Thursday, October 4, 2007

If Baby Fell

When I awoke Tuesday morning at 4:00 am, I knew I was destined to not get any more sleep for the evening. As a pregnancy "veteran", I was certain I knew what was going on, so when I woke up and felt immense pressure on my thighs, I thought "this must be it. The baby has dropped." Granted, Jude never did drop, but I was still certain that this feeling, although new, was something I understood. All day I felt the same pressure, literally as though the baby were resting on the top of my legs, which understandably meant that it was difficult to walk. I stepped up my efforts to get things ready for the baby, certain that this latest development meant that I would never make it to my c-section date (which is only 22 days away). I was tired and irritable, certain that those were signs, too, that my hormones were supercharged, ready for the big day. I still felt baby's movement, but much differently than I was used to, another sign to me that it was getting ready to happen.

I went to sleep that night and slept hard, something that hadn't happened in months (literally). When I awoke in the morning, the first thing I noticed was that the pressure was gone and the familiar kicks were back, near and to my bladder. So that just proves, I guess, that I know absolutely nothing about being pregnant and that labor is likely not imminent. I am also not as in touch with my own body as I thought. I've had contractions (ones I can actually feel) that are so sporadic that at least I know they aren't labor pains. It is comforting to be certain about something at least.

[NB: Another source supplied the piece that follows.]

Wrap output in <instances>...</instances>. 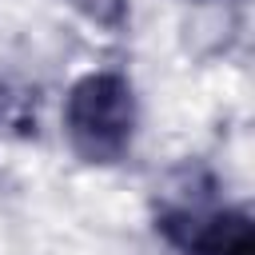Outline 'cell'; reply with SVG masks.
<instances>
[{"instance_id": "obj_1", "label": "cell", "mask_w": 255, "mask_h": 255, "mask_svg": "<svg viewBox=\"0 0 255 255\" xmlns=\"http://www.w3.org/2000/svg\"><path fill=\"white\" fill-rule=\"evenodd\" d=\"M131 124H135V104H131V88L120 76L100 72L72 88L64 108V128L84 159L96 163L120 159L131 139Z\"/></svg>"}, {"instance_id": "obj_2", "label": "cell", "mask_w": 255, "mask_h": 255, "mask_svg": "<svg viewBox=\"0 0 255 255\" xmlns=\"http://www.w3.org/2000/svg\"><path fill=\"white\" fill-rule=\"evenodd\" d=\"M187 251L191 255H255L247 215H215L199 223L187 239Z\"/></svg>"}, {"instance_id": "obj_3", "label": "cell", "mask_w": 255, "mask_h": 255, "mask_svg": "<svg viewBox=\"0 0 255 255\" xmlns=\"http://www.w3.org/2000/svg\"><path fill=\"white\" fill-rule=\"evenodd\" d=\"M80 12H88L92 20H100V24H116L120 20V12H124V0H72Z\"/></svg>"}]
</instances>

Work irritation of the week: Tuesday, in addition to the pressure I felt, I got really nauseated and disappeared into the rest room. As I was getting sick, I heard the door open and someone called out "hello?" to which I replied "Hello," though in a much more irritated tone of voice. I finished, then headed back to my desk where one boss (not my main boss, but a secondary one) was standing, waiting for me. Apparently he sent someone who had stopped by into the bathroom to check on me. "I'm sorry; I got sick," I said, to which he replied "Well, I couldn't find you and I have something for you to do." This "something" was stuffing checks into envelopes. He had the checks and the envelopes, but apparently couldn't perform the very difficult end step of placing the checks into the envelopes without my assistance. Ah, the compassion. I rather wished I had gotten sick on his shoes instead of wasting it in the bathroom.

Arbitrary addition to my blog: Song of the day. Today's song of the day is "We Both Go Down Together" by The Decembrists. I love it. I am trying to determine how I could come from weatlth and beauty and be untouched by work or duty, but, so far, no luck.